- Origin: Slovenia
- Genres: Jazz, big band
- Years active: 1945–present
- Website: bigband.rtvslo.si

= RTV Slovenia Big Band =

The Slovenian Radio and Television Big Band (Big Band RTV Slovenija) is a big band that appears on Slovenian National TV. It was established right after World War II by Slovene conductor and composer Bojan Adamič (1912–1995), assembling some of its members already in Slovene Partisans that made first public appearance in June 1945 as part of the reopening of Postojna Cave. Although orchestral jazz remained its major dedication, the band played also a number of film scores composed by Adamič for Slovenian films.

Nowadays most of its members have studied at various jazz academies abroad and the orchestra itself has hosted some of the biggest jazz conductors and soloists during its history.

==History==

===Radio Ljubljana Dance Orchestra===
Officially taken under the auspices of Radio Ljubljana in the fall of 1945, it was renamed the Radio Ljubljana Dance Orchestra until the early 1960s. The most prominent Slovenian jazz soloists included Ati Soss, Dušan Veble, Mojmir Sepe, Zoran Komac, Albert Podgornik, and Franci Puhar.

Since 1961, led by Jože Privšek (1937–1998), the orchestra dominated the scene within ex-Yugoslavia with Slovenian jazz music. It also won the German Deutsche Phono Akademie award for the best record in 1978, competing with orchestras led by James Last and Max Greger.

===Radio and Television Big Band and afterwards===
It was renamed the Ljubljana Radio and Television Big Band with the TV being introduced.
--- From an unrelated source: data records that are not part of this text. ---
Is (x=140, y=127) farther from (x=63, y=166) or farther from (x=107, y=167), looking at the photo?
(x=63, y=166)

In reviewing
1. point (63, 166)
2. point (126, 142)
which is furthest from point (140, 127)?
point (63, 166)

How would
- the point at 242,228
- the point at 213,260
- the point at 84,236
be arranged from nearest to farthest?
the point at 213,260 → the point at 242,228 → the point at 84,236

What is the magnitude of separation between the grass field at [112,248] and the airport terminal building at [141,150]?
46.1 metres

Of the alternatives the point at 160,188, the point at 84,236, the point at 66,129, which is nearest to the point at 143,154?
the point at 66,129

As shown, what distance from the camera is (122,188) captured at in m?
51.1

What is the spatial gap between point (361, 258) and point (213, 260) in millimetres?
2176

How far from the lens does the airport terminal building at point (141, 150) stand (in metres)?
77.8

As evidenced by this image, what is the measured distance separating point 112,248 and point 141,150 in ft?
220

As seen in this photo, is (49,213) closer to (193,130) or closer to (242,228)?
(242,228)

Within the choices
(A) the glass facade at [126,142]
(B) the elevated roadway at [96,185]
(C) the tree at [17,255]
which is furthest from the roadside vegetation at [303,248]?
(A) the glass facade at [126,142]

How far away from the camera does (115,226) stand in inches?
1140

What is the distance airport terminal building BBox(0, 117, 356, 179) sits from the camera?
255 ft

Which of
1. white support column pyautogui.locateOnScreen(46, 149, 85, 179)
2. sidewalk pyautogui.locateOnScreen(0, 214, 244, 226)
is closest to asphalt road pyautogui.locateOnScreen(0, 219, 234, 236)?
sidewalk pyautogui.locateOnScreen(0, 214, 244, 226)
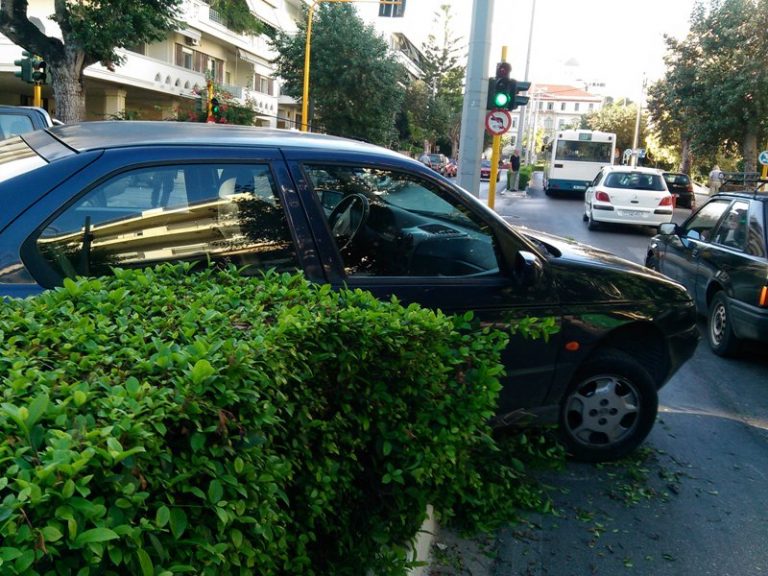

In 1993, they accompanied the entries at Kvalifikacija za Millstreet, a preselection show for countries in Central and Eastern Europe looking to debut at the 1993 Eurovision Song Contest. The musical director was Petar Ugrin.

After the country's independence Ljubljana in its name was replaced by Slovenia. In 1992, the orchestra was taken over by Lojze Krajnčan. Since 2002, the artistic director and manager is Hugo Sekoranja and the soloists include Tadej Tomšič, Primož Grašič, Tomaž Gajšt, Dominik Krajnčan, David Jarh, Blaž Jurjevčič, Primož Fleischman, Matjaž Mikuletič, and Ratko Divjak.

In the 2011/12 season the Big Band performed regularly in Jazz Club Mons. In a cycle of six concerts the orchestra cooperated with the well-known Slovene artists Nuška Drašček, Uroš Perić, Lucienne, Tomaž Grintal, Janez Bončina Benč, Neža Drobnič, Neisha, and others.